Brief 1: Quote the passage on Git word for word, from "Git is not particularly" to "not be available.".

═══ Given passage

Git is implemented in C and maintained for POSIX style platforms. A less mature MS Windows port and GUI client are produced by other projects. It was started in 2005 in order to manage the Linux kernel source, and is developed under the same umbrella as the Linux kernel itself.

Project Structure and Development Process

Git has the typical benefits of the distributed tools described earlier.

A Git repository can contain multiple branches internally, which means that a shared repository can efficiently store many branches. Similarly this adds some flexibility to the handling of working directories for creating collaborative branches. Of course, the gatekeeper model is Git’s main focus since that’s the development process used by the Linux kernel.

Git is not particularly well suited to managing unmergeable files because it is unable to provide any sort of locking mechanism. Furthermore, unmergeable files tend to be large, so replicating the entire repository may start to become an expensive operation.

Usability

Git is the most difficult to learn of the four tools. It is designed in two layers, with both exposed to the user and a large amount of command line options available. It is all documented, but presents an intimidating mass of options to the new user. A GUI for MS Windows is available based on TortoiseSVN, although it may not cover all required functionality, in particular rebase may not be available.

Perhaps the biggest usability concerns with Git are repository maintenance. The documentation requires a reasonably in-depth understanding of the repository structure in order to access basic administrative commands. The commands themselves are very powerful and give the potential to damage the repository, and so care must be taken to fully understand what is being done. Git is best used with a clearly stated branching strategy, and recipes for managing that strategy.

══════

Brief 2: Print the lines of the records from the line with "In what is seen" to the line with "9.99 meters", both included, and nothing else. Omit the pictures.

═══ Data to use

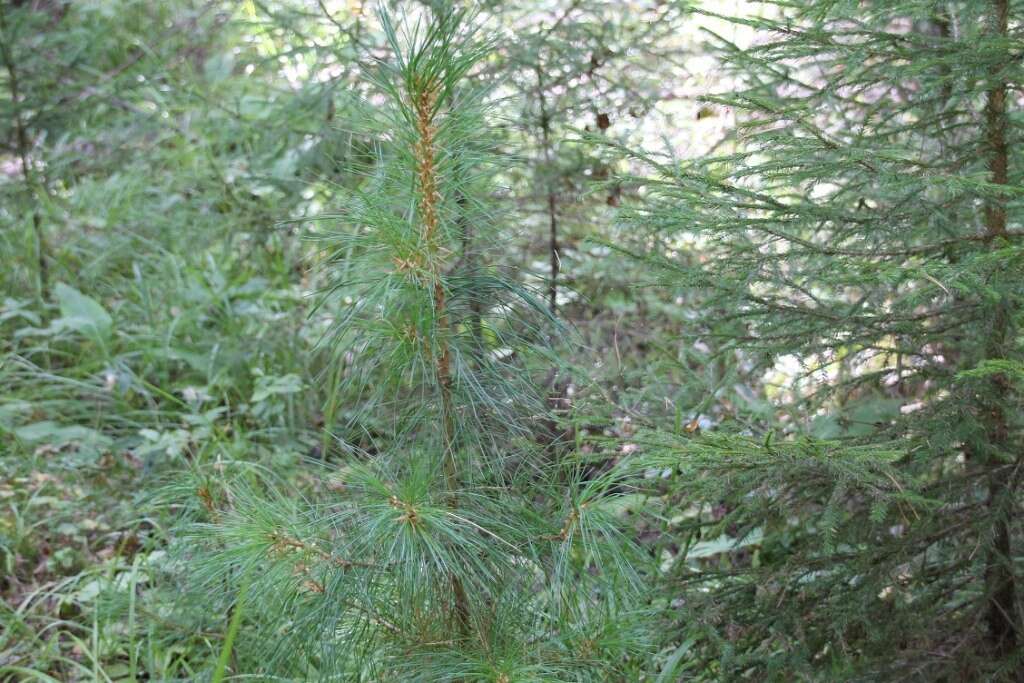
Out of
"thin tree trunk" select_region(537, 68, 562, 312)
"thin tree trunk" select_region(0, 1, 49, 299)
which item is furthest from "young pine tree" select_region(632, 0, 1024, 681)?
"thin tree trunk" select_region(0, 1, 49, 299)

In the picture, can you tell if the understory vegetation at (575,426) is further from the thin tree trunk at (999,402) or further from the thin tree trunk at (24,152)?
the thin tree trunk at (24,152)

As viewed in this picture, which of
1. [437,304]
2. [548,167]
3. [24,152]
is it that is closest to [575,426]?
[437,304]

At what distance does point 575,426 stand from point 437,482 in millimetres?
805

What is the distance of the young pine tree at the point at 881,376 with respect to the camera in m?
1.98

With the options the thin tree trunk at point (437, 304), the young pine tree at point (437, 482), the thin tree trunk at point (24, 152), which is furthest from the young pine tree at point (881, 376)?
the thin tree trunk at point (24, 152)

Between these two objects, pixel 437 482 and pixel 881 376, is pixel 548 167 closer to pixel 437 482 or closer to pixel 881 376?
pixel 881 376

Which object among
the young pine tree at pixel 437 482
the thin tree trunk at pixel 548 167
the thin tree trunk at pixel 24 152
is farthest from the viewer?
the thin tree trunk at pixel 24 152

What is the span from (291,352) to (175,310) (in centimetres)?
73

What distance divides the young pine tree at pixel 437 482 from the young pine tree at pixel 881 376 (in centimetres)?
32

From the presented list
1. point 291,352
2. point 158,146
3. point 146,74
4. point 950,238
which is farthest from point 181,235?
point 950,238

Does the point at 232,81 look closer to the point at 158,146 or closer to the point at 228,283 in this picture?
the point at 158,146

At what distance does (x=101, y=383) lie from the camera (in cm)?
422

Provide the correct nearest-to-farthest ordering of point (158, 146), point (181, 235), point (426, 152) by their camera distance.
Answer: point (426, 152), point (181, 235), point (158, 146)

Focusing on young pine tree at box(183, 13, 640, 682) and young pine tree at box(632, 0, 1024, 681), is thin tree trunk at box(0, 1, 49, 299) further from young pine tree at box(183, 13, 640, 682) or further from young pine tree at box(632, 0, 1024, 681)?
young pine tree at box(632, 0, 1024, 681)
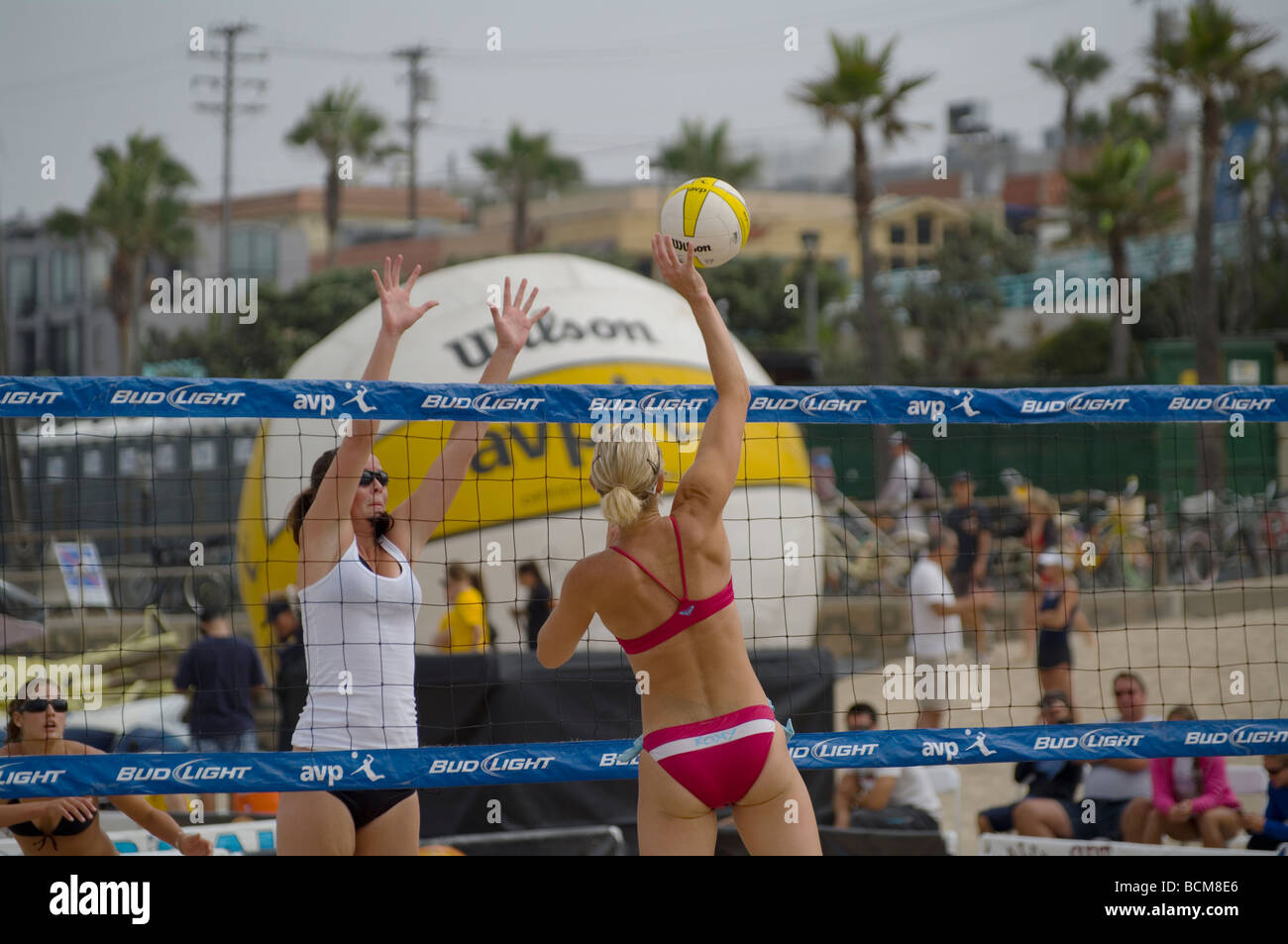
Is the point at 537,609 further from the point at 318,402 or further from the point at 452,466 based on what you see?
the point at 452,466

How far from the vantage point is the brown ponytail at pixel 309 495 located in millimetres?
3969

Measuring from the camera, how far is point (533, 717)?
7.10 meters

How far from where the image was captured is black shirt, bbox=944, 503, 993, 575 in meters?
12.8

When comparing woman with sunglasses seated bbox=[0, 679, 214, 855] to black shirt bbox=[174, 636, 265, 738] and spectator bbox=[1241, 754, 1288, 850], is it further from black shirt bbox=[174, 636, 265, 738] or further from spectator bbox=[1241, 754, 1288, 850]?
spectator bbox=[1241, 754, 1288, 850]

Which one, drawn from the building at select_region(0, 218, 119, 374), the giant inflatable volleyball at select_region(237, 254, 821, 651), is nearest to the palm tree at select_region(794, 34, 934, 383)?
the giant inflatable volleyball at select_region(237, 254, 821, 651)

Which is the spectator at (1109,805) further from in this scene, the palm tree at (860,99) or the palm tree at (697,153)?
the palm tree at (697,153)

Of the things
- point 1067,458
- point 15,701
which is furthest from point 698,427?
point 1067,458

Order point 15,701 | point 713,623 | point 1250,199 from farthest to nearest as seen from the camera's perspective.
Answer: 1. point 1250,199
2. point 15,701
3. point 713,623

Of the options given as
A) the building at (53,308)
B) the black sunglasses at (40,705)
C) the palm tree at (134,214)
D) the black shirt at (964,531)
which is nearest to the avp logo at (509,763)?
the black sunglasses at (40,705)

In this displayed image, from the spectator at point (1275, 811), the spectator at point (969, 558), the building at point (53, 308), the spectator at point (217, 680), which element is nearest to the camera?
the spectator at point (1275, 811)

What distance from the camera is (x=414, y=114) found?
48.9 m

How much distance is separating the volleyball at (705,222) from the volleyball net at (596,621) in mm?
533
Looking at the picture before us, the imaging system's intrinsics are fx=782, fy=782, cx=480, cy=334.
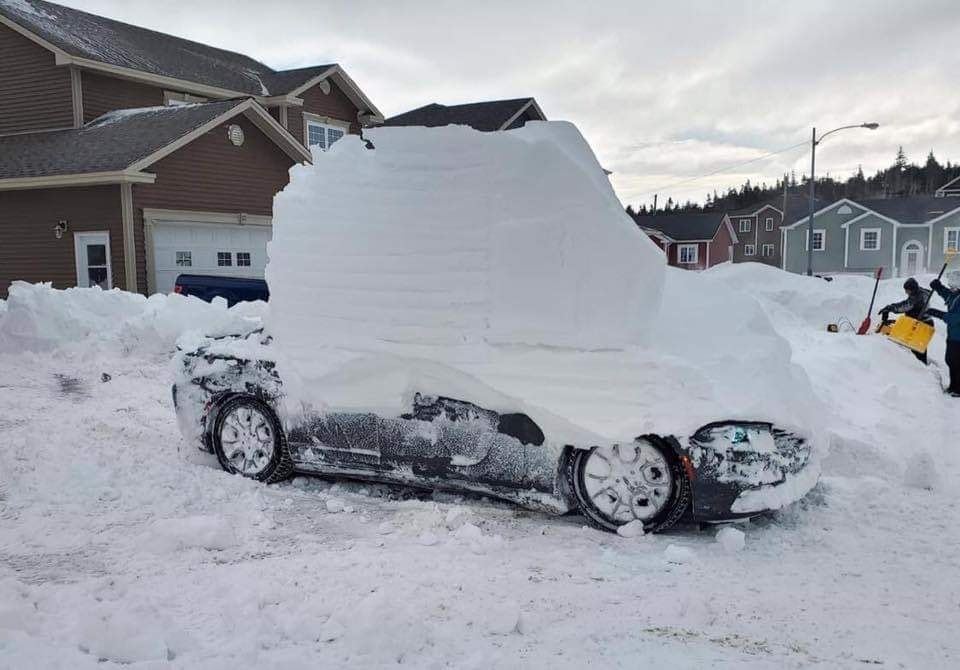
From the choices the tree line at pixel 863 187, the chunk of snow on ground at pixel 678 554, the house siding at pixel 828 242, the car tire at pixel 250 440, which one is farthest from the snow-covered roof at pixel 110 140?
the tree line at pixel 863 187

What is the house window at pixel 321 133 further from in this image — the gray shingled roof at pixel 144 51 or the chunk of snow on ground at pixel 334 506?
the chunk of snow on ground at pixel 334 506

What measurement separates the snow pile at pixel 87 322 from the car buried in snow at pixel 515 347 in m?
6.37

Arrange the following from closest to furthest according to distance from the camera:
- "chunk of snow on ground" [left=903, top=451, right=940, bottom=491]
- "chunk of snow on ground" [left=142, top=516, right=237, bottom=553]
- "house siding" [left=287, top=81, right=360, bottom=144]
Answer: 1. "chunk of snow on ground" [left=142, top=516, right=237, bottom=553]
2. "chunk of snow on ground" [left=903, top=451, right=940, bottom=491]
3. "house siding" [left=287, top=81, right=360, bottom=144]

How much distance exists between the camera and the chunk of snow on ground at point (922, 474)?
5.68 m

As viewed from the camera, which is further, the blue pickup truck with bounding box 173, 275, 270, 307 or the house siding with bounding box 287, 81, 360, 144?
the house siding with bounding box 287, 81, 360, 144

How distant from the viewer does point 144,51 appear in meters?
22.7

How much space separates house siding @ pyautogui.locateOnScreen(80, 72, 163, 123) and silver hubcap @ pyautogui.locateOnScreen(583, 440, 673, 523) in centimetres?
1978

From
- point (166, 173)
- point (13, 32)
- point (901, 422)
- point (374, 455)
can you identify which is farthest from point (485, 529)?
point (13, 32)

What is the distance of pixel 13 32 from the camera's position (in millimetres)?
20375

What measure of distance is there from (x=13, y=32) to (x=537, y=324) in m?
21.4

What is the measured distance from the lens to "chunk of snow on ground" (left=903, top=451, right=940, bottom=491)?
568cm

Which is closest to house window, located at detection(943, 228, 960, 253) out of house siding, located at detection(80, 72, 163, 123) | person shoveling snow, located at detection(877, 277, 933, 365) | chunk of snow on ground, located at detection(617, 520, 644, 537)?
person shoveling snow, located at detection(877, 277, 933, 365)

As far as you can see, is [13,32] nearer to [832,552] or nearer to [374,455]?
[374,455]

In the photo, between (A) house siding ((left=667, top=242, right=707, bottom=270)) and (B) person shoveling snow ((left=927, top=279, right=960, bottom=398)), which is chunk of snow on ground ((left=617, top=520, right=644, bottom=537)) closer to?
(B) person shoveling snow ((left=927, top=279, right=960, bottom=398))
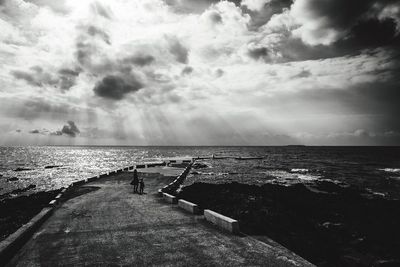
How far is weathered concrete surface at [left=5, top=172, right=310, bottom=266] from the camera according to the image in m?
8.02

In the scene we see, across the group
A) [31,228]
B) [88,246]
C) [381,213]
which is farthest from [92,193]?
[381,213]

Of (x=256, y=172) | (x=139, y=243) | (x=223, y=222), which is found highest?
(x=223, y=222)

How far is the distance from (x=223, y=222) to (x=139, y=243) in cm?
309

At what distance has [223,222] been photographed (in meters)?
10.8

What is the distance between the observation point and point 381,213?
19578mm

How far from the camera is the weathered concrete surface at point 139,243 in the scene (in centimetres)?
802

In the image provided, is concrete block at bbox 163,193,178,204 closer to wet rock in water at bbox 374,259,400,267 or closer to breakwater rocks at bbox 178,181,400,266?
breakwater rocks at bbox 178,181,400,266

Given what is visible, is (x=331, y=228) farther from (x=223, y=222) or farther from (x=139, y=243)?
(x=139, y=243)

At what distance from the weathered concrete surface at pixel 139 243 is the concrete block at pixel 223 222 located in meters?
0.31

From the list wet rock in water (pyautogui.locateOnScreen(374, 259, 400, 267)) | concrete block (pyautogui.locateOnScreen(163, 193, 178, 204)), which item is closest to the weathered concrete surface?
concrete block (pyautogui.locateOnScreen(163, 193, 178, 204))

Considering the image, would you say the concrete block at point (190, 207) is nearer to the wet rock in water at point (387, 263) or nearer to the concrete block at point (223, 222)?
the concrete block at point (223, 222)

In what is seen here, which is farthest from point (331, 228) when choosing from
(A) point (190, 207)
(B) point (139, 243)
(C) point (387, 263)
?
(B) point (139, 243)

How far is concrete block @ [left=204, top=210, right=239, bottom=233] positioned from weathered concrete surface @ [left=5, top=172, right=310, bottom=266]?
0.31m

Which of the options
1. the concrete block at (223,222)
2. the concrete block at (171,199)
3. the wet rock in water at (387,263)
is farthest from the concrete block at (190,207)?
the wet rock in water at (387,263)
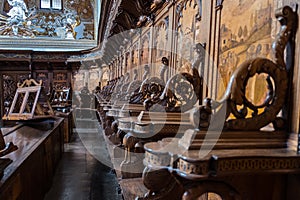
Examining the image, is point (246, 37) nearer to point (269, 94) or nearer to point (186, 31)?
point (269, 94)

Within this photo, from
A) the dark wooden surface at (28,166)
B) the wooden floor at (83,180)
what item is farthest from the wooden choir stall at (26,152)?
the wooden floor at (83,180)

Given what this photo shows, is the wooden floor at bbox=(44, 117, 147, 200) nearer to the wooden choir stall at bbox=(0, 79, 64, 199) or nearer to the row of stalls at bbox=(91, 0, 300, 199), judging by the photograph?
the row of stalls at bbox=(91, 0, 300, 199)

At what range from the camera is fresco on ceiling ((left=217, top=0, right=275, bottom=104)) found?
4.70ft

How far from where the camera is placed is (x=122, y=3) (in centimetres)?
424

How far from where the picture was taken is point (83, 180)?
4.03 metres

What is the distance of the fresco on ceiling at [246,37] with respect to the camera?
1433 millimetres

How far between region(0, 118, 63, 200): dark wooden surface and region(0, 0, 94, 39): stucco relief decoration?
9.99 meters

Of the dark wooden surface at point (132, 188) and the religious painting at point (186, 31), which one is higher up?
the religious painting at point (186, 31)

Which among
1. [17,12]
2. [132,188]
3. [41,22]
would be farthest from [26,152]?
[17,12]

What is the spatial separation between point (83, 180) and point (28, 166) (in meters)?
1.79

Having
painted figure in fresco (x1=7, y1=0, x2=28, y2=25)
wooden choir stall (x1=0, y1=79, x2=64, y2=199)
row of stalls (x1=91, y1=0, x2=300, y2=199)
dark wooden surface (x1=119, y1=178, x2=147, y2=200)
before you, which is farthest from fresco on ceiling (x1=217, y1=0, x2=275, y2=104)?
painted figure in fresco (x1=7, y1=0, x2=28, y2=25)

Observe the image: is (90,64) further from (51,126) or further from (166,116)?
(166,116)

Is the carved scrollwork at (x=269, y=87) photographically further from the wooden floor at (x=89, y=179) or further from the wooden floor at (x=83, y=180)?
the wooden floor at (x=83, y=180)

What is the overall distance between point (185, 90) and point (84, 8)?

══════

Full solution 1:
Git is not particularly well suited to managing unmergeable files because it is unable to provide any sort of locking mechanism. Furthermore, unmergeable files tend to be large, so replicating the entire repository may start to become an expensive operation.

Usability

Git is the most difficult to learn of the four tools. It is designed in two layers, with both exposed to the user and a large amount of command line options available. It is all documented, but presents an intimidating mass of options to the new user. A GUI for MS Windows is available based on TortoiseSVN, although it may not cover all required functionality, in particular rebase may not be available.

Full solution 2:
In what is seen here, which is farthest from point (331, 228) when choosing from
(A) point (190, 207)
(B) point (139, 243)
(C) point (387, 263)
?
(B) point (139, 243)

How far is concrete block @ [left=204, top=210, right=239, bottom=233] positioned from weathered concrete surface @ [left=5, top=172, right=310, bottom=266]?
0.31m

Which of the options
1. the concrete block at (223,222)
2. the concrete block at (171,199)
3. the wet rock in water at (387,263)
is farthest from the concrete block at (190,207)?
the wet rock in water at (387,263)
Examining the image, is point (246, 37) nearer to point (269, 94) or nearer to point (186, 31)?
point (269, 94)

Within this photo, from
A) the dark wooden surface at (28,166)
B) the wooden floor at (83,180)
what item is farthest from the wooden choir stall at (26,152)?
the wooden floor at (83,180)

Given what this photo shows, is the wooden floor at bbox=(44, 117, 147, 200) nearer to the wooden choir stall at bbox=(0, 79, 64, 199) or nearer to the row of stalls at bbox=(91, 0, 300, 199), judging by the photograph?
the row of stalls at bbox=(91, 0, 300, 199)

At what range from the camera is fresco on ceiling ((left=217, top=0, right=275, bottom=104)) found?
4.70ft

How far from where the camera is placed is (x=122, y=3) (in centimetres)?
424

How far from where the picture was taken is point (83, 180)?
4.03 metres

What is the distance of the fresco on ceiling at [246,37] with respect to the camera?
1433 millimetres

How far between region(0, 118, 63, 200): dark wooden surface and region(0, 0, 94, 39): stucco relief decoration?
9.99 meters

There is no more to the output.